**WHAT THE TASK ASKS**
Reproduce, word for word, the full passage below about the spider called Mary.

**PROVIDED TEXT**
────────────────────────────────────────

It is a week later and I am smoking a cigarette and drinking a glass of rose. The sun is setting in its muted tea-rose pinks and oranges and the beach is peaceful. I am leaning on the bar chatting to Pedram. If I were to measure, I would say it is about ten feet between my stool and Mary. I have called her Mary as apparently, according to Karlo, it helps with arachnophobia. Mary has been there every morning. I know this, as the first thing I do before I go to meditate or drink coffee, is check she is there. Some mornings she is so well-camouflaged against the trees that I have to stare for a while before I can make her yellow markings out. Then there is a confusing jolt of horror-cum-relief as I see she is just where she should be. So I know she is there now – in silhouette – perfectly spider-shaped, her legs splayed out in nature’s symmetry, huge and distant. I still do not know how big she really is, as I have not been close enough to find out. But dinner plates come to mind. If I want to go to the other side of the island, I take the long way round.

The previous evening, when I looked, she was not there. I had that existential moment. Andre, from Brazil, told me in his cheerful voice;

“In the day she sleeps. But at night … she runs!” He made his fingers run to show me. Parisa was making neck-cutting gestures at him over my head, so he added, falteringly and unconvincingly;

“But she is in Saracen Bay now. She won’t come back…”

────────────────────────────────────────

**DATASET EXTRACT**
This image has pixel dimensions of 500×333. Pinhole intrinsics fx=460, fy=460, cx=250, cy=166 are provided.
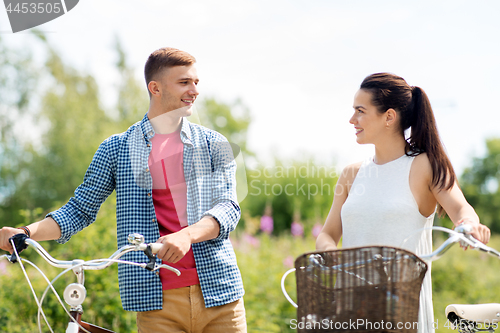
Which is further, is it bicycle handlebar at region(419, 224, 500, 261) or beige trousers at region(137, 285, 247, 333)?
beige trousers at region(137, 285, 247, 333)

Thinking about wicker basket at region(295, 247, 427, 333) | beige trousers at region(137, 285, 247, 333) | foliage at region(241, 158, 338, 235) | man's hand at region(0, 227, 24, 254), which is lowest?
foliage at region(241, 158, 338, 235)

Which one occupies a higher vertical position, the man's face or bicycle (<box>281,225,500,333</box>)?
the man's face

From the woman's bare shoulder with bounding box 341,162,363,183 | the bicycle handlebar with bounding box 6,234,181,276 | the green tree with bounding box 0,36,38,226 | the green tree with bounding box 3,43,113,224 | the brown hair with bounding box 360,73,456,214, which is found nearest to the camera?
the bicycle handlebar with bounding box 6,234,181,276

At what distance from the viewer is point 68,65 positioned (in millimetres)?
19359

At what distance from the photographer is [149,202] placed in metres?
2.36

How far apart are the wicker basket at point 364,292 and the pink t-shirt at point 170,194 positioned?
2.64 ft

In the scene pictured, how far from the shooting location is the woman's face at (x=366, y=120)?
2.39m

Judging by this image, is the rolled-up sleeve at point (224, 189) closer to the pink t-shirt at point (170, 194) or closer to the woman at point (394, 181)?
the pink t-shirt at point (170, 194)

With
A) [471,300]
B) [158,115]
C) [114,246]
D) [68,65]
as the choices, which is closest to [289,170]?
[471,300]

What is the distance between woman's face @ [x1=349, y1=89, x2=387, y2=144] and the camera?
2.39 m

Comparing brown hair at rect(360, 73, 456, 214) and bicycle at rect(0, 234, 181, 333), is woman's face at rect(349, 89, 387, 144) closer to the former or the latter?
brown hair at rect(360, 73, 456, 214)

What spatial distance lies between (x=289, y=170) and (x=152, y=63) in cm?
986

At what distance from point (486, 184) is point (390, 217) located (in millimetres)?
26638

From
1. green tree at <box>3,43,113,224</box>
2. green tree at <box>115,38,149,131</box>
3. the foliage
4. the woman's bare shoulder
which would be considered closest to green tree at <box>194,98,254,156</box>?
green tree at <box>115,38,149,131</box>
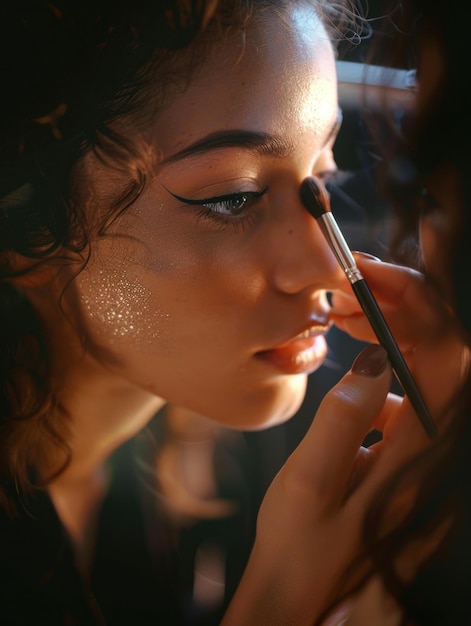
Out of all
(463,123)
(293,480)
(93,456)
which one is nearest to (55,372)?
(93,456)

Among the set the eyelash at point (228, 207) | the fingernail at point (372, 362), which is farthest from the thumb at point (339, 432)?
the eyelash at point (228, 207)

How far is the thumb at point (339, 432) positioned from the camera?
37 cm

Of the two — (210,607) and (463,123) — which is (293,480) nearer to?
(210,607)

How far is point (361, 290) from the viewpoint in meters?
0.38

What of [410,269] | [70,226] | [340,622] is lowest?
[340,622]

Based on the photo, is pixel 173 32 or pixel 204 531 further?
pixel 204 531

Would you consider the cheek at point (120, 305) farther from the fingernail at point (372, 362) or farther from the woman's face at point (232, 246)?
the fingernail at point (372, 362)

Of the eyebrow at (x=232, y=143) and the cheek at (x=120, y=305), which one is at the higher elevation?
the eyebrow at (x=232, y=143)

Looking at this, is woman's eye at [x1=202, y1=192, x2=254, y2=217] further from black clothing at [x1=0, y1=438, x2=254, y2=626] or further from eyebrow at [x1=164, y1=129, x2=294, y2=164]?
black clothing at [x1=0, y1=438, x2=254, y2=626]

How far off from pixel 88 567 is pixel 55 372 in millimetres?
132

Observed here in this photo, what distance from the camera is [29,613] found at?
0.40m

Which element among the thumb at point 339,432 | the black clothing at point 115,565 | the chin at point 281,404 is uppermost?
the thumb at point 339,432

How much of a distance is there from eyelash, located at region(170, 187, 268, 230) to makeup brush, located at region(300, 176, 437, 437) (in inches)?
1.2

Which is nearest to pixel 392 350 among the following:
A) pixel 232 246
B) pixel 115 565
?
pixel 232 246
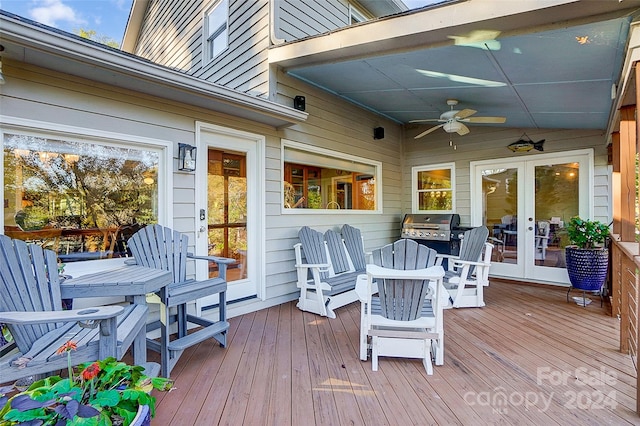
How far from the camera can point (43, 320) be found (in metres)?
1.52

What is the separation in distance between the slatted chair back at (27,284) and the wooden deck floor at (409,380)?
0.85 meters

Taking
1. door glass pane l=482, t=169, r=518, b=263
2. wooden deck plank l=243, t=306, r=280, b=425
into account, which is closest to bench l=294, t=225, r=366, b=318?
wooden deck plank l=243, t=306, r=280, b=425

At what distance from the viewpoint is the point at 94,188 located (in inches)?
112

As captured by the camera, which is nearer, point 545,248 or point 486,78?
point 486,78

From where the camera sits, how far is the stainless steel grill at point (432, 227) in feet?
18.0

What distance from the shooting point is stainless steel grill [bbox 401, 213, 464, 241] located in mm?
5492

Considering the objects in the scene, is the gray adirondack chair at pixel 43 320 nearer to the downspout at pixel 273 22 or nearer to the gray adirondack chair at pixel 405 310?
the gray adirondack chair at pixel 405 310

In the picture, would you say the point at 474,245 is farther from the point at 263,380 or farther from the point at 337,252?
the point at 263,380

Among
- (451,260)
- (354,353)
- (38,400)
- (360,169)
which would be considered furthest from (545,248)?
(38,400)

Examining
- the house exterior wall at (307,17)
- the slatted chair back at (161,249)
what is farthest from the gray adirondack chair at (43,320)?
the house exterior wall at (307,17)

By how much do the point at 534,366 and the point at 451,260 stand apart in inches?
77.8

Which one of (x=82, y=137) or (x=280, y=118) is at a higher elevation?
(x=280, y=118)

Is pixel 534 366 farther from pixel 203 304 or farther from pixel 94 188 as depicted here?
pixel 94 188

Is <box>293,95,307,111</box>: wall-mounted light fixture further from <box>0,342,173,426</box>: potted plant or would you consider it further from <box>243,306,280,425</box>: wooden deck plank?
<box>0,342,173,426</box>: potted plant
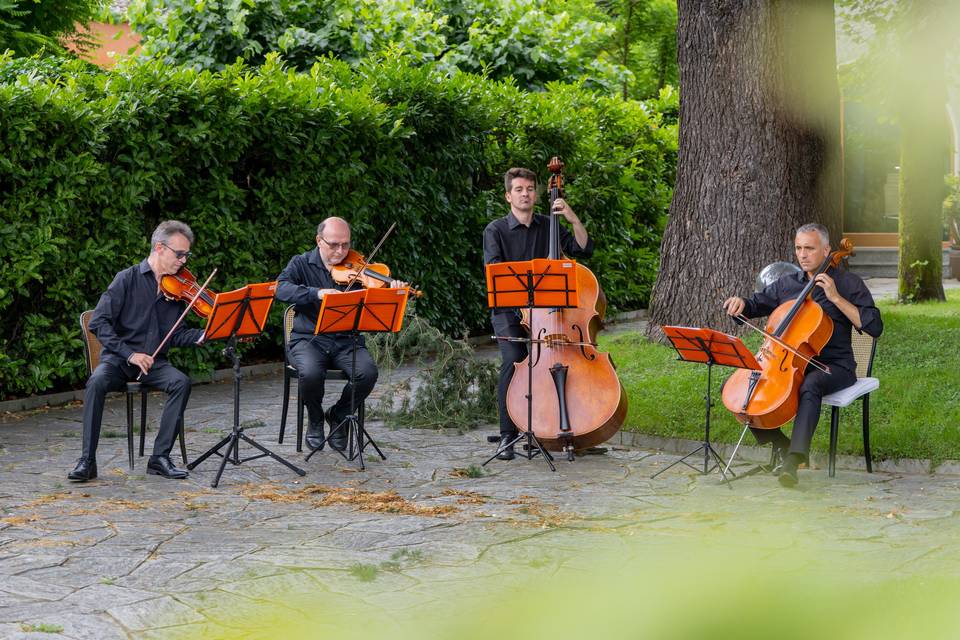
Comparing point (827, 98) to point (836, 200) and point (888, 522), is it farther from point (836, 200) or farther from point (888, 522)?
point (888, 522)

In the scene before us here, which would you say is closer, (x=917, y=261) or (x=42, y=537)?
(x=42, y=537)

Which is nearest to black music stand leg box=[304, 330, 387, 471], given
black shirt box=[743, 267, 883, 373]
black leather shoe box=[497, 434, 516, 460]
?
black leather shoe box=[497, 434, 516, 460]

────────────────────────────────────────

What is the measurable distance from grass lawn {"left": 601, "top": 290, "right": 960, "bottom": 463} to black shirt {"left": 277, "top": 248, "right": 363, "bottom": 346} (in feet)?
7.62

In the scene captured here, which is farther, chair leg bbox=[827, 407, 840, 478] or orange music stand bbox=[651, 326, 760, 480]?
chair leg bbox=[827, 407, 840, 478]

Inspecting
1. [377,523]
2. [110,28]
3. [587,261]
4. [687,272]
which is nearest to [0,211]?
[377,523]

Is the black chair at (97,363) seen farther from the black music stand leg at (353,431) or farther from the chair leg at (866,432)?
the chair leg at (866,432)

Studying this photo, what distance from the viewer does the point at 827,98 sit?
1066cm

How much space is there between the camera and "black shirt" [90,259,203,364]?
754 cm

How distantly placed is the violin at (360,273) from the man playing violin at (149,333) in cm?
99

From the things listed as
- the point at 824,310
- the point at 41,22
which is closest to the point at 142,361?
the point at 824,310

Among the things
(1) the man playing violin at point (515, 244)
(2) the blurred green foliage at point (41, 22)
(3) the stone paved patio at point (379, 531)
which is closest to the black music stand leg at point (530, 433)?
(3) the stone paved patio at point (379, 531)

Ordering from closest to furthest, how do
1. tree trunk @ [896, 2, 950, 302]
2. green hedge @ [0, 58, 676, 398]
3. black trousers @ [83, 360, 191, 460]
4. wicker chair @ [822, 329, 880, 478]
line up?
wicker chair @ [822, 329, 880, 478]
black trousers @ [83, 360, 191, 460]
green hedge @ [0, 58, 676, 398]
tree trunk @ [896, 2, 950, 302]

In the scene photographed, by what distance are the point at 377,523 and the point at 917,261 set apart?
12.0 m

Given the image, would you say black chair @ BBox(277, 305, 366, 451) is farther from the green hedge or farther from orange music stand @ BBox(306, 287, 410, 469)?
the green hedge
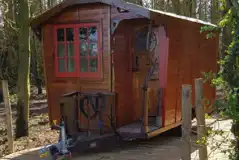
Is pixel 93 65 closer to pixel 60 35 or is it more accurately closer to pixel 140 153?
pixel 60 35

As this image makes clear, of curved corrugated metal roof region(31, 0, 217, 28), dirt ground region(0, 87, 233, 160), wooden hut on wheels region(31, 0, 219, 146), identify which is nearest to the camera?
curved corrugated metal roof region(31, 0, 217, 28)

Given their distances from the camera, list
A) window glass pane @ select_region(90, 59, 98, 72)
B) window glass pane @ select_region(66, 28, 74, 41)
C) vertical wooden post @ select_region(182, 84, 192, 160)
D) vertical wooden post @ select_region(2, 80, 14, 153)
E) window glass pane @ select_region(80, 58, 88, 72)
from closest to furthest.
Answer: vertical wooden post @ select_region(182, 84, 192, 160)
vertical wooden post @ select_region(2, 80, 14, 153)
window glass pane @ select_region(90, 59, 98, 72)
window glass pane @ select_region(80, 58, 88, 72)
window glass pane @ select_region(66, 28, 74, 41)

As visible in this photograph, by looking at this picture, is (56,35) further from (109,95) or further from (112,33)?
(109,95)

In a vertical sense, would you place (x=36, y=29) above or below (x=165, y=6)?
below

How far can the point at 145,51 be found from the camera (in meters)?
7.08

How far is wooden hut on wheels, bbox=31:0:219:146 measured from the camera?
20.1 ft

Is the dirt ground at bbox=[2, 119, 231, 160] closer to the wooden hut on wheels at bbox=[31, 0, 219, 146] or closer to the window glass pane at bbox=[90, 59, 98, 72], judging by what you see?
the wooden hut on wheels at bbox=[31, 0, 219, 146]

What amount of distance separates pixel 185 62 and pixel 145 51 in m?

────────────────────────────────────────

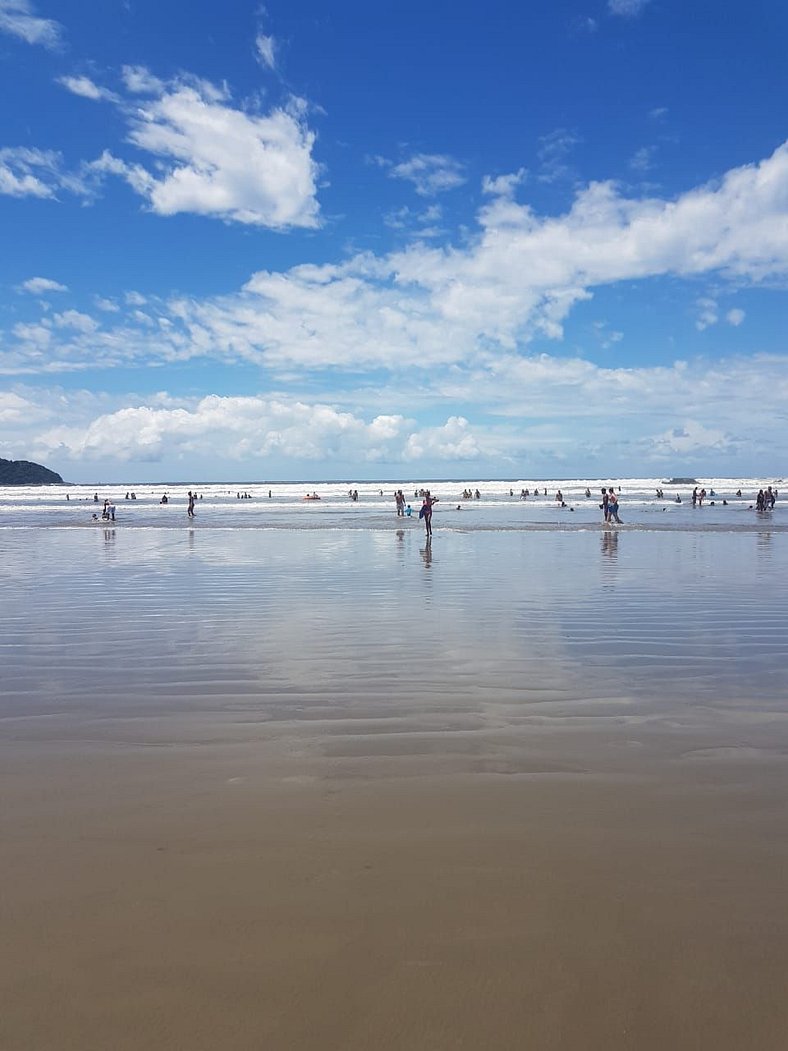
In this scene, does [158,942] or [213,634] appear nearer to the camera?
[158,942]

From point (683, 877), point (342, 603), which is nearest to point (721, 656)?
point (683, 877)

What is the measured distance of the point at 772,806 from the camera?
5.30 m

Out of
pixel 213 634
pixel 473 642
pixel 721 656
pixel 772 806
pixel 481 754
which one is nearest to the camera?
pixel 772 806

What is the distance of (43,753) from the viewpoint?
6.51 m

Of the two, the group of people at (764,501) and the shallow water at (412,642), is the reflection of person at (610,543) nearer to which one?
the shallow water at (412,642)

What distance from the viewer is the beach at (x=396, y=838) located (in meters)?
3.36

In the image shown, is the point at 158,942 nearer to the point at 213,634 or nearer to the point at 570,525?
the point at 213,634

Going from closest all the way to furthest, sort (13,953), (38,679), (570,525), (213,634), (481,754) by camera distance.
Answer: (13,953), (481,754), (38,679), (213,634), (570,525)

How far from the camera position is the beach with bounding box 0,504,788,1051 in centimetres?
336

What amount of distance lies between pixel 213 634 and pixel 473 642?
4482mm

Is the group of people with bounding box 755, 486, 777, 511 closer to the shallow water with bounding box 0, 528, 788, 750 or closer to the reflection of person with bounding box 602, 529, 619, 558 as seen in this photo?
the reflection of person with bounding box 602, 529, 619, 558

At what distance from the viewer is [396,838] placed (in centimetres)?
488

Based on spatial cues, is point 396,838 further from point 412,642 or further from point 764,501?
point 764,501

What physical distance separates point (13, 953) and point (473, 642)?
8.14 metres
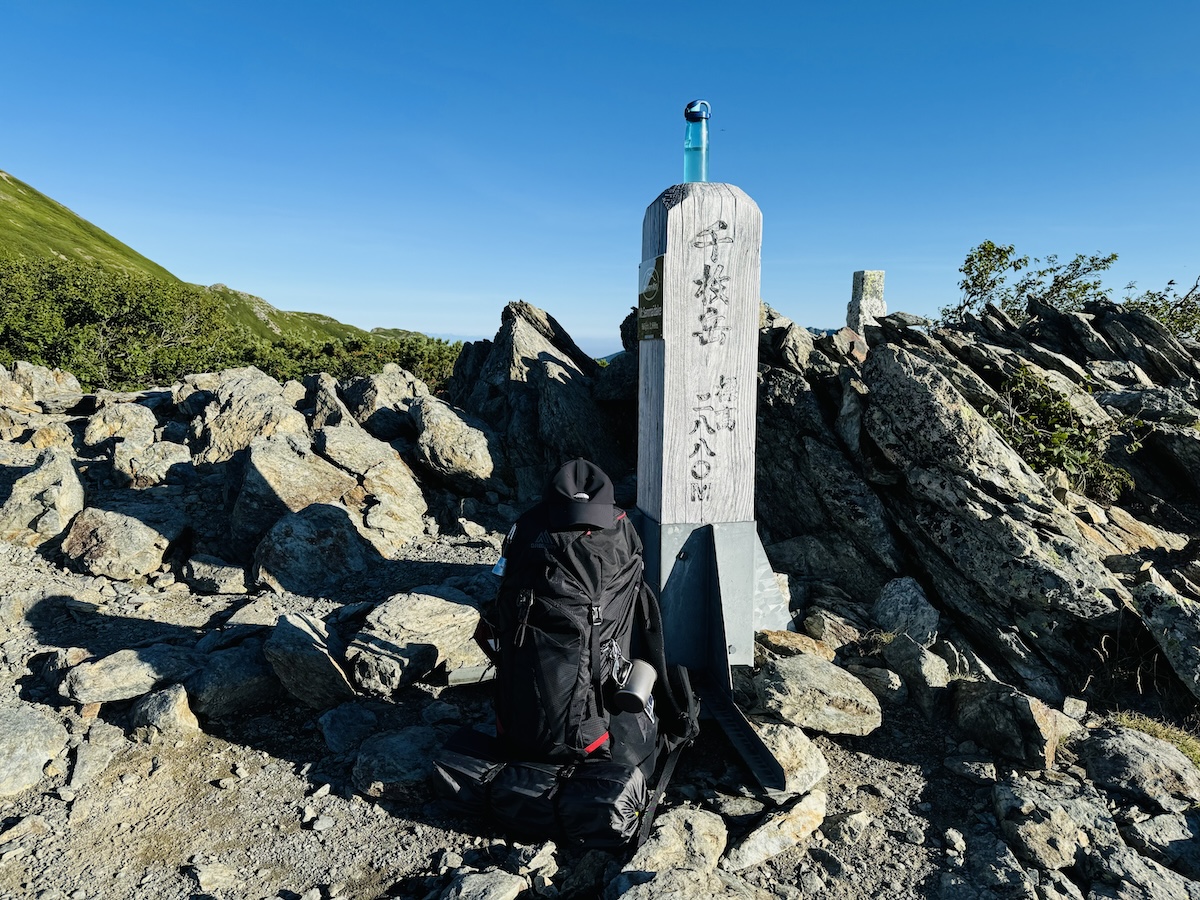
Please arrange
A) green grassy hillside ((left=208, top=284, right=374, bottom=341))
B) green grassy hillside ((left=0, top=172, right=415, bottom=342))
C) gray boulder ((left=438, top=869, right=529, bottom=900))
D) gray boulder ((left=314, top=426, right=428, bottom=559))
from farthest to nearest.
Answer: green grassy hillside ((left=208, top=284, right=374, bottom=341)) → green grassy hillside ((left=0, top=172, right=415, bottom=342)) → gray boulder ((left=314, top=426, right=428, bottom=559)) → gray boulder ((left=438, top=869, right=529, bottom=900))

────────────────────────────────────────

**THE RESPONSE**
It is a week later and I am smoking a cigarette and drinking a glass of rose. The sun is setting in its muted tea-rose pinks and oranges and the beach is peaceful. I am leaning on the bar chatting to Pedram. If I were to measure, I would say it is about ten feet between my stool and Mary. I have called her Mary as apparently, according to Karlo, it helps with arachnophobia. Mary has been there every morning. I know this, as the first thing I do before I go to meditate or drink coffee, is check she is there. Some mornings she is so well-camouflaged against the trees that I have to stare for a while before I can make her yellow markings out. Then there is a confusing jolt of horror-cum-relief as I see she is just where she should be. So I know she is there now – in silhouette – perfectly spider-shaped, her legs splayed out in nature’s symmetry, huge and distant. I still do not know how big she really is, as I have not been close enough to find out. But dinner plates come to mind. If I want to go to the other side of the island, I take the long way round.

The previous evening, when I looked, she was not there. I had that existential moment. Andre, from Brazil, told me in his cheerful voice;

“In the day she sleeps. But at night … she runs!” He made his fingers run to show me. Parisa was making neck-cutting gestures at him over my head, so he added, falteringly and unconvincingly;

“But she is in Saracen Bay now. She won’t come back…”